Quantum Motion, a quantum computing spinout led by academics from UCL and Oxford University, has opened its first lab - the largest independent lab of its kind in the UK.
The London lab, backed by funding from the UK government and venture capital, will conduct practical experiments in temperatures 100 times colder than deep space to develop technology to build the world's most powerful computers.
The lab contains several specially configured dilution refrigerators - which cool the quantum chips to near absolute zero (minus 273 degrees Celsius) - making it the most substantial low-temperature facility of any UK quantum company to date.
Based in Islington, north London, the facility will employ 25 full time staff, including quantum theorists, physicists and Integrated Circuit (IC) engineers. This combination of different skills is needed to realise the vision of truly scalable quantum computers based on silicon chips.
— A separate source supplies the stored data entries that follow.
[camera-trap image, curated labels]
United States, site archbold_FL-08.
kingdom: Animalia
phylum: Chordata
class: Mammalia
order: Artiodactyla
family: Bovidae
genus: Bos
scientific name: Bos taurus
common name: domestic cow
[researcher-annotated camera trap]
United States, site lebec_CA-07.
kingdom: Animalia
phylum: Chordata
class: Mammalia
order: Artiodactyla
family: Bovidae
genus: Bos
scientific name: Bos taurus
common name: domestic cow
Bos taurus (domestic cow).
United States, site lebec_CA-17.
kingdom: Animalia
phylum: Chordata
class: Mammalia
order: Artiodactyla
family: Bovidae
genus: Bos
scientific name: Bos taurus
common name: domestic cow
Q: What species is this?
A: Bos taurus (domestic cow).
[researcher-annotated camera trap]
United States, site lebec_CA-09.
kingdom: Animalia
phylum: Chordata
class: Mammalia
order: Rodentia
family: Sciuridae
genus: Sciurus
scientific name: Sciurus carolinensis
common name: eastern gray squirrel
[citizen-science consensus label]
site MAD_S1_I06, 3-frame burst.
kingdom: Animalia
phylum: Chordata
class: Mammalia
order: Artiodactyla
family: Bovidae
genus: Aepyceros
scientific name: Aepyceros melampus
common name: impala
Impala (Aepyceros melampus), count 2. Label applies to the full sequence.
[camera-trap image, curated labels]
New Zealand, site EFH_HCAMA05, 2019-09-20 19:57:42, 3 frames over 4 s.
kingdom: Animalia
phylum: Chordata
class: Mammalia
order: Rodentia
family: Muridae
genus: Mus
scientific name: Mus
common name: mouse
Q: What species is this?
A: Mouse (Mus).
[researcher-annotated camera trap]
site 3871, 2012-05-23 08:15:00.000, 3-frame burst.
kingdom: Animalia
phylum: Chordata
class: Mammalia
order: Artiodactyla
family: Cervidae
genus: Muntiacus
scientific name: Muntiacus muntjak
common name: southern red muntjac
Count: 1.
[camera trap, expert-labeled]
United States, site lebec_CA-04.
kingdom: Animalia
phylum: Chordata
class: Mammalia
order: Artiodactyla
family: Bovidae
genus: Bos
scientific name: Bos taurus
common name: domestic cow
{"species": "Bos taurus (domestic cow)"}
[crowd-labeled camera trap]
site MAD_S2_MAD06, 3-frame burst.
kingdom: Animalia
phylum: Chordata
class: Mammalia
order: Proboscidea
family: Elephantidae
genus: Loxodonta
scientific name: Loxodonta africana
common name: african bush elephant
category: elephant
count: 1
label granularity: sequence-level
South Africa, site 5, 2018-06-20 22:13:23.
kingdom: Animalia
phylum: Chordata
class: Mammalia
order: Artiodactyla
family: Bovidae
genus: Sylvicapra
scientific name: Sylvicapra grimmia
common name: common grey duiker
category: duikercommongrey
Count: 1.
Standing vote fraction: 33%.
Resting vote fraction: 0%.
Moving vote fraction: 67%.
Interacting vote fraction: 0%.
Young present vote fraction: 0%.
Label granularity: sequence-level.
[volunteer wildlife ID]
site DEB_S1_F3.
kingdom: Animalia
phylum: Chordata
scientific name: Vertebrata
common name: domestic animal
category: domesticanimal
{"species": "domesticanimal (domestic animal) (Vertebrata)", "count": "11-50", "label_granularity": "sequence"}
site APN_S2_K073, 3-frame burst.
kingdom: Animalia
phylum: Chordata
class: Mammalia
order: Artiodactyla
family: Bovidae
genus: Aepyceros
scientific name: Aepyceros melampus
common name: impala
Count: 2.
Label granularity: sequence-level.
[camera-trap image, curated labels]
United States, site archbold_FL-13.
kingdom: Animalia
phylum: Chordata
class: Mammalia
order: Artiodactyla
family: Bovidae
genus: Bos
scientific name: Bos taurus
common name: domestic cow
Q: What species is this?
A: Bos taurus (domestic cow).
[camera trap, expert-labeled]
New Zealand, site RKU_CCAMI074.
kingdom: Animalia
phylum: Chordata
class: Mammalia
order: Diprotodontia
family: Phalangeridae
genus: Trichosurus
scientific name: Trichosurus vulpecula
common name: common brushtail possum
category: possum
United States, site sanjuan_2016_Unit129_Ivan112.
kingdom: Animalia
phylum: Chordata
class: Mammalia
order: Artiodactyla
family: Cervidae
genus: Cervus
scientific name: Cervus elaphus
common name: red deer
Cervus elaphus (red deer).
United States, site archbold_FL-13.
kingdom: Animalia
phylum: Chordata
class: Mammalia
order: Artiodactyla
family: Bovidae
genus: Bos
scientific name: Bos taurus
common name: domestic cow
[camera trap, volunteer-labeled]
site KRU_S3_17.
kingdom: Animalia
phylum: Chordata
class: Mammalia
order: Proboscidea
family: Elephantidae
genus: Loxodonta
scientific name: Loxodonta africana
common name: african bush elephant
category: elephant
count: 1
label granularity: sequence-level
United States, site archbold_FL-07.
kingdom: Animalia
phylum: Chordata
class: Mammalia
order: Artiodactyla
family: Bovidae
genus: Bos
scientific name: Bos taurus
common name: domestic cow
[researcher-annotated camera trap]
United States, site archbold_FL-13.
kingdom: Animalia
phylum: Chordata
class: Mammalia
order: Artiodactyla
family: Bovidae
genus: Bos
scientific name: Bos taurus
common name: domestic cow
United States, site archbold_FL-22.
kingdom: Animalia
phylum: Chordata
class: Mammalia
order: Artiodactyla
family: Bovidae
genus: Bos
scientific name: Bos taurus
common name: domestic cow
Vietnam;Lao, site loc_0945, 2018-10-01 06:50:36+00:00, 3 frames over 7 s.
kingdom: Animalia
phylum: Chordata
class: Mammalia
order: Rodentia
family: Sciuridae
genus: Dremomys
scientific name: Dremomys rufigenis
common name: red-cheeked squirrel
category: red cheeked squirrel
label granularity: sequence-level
Professor John Morton (London Centre for Nanotechnology at UCL), who is a co-founder of Quantum Motion, said: "Selecting a London location for Quantum Motion's new R&D lab was an easy decision, not just because of London's status as a global magnet of talent, but also to capitalise on strong links with its world-class universities, for example leveraging the excellent training and research activities in quantum technologies at UCL."
James Palles-Dimmock, Chief Operating Officer of Quantum Motion, said: "We're working with technology that is colder than deep space and pushing the boundaries of our knowledge to turn quantum theory into reality. Our approach is to take the building blocks of computing - the silicon chip - and demonstrate that it is the most stable, reliable and scalable way of mass manufacturing quantum silicon chips."
A quantum computer harnesses some of the deepest laws of physics, normally seen only at the atomic and subatomic level, giving it unique powers to model the natural world. Quantum computers could be more powerful than today's super computers and capable of performing complex calculations that are otherwise practically impossible, quickly finding new materials, drug discovery or optimising complex processes that can help tackle climate change.
The industry has so far managed to create computers with upwards of 100 qubits (quantum bits), but this is orders of magnitude away from the millions of qubits that are needed.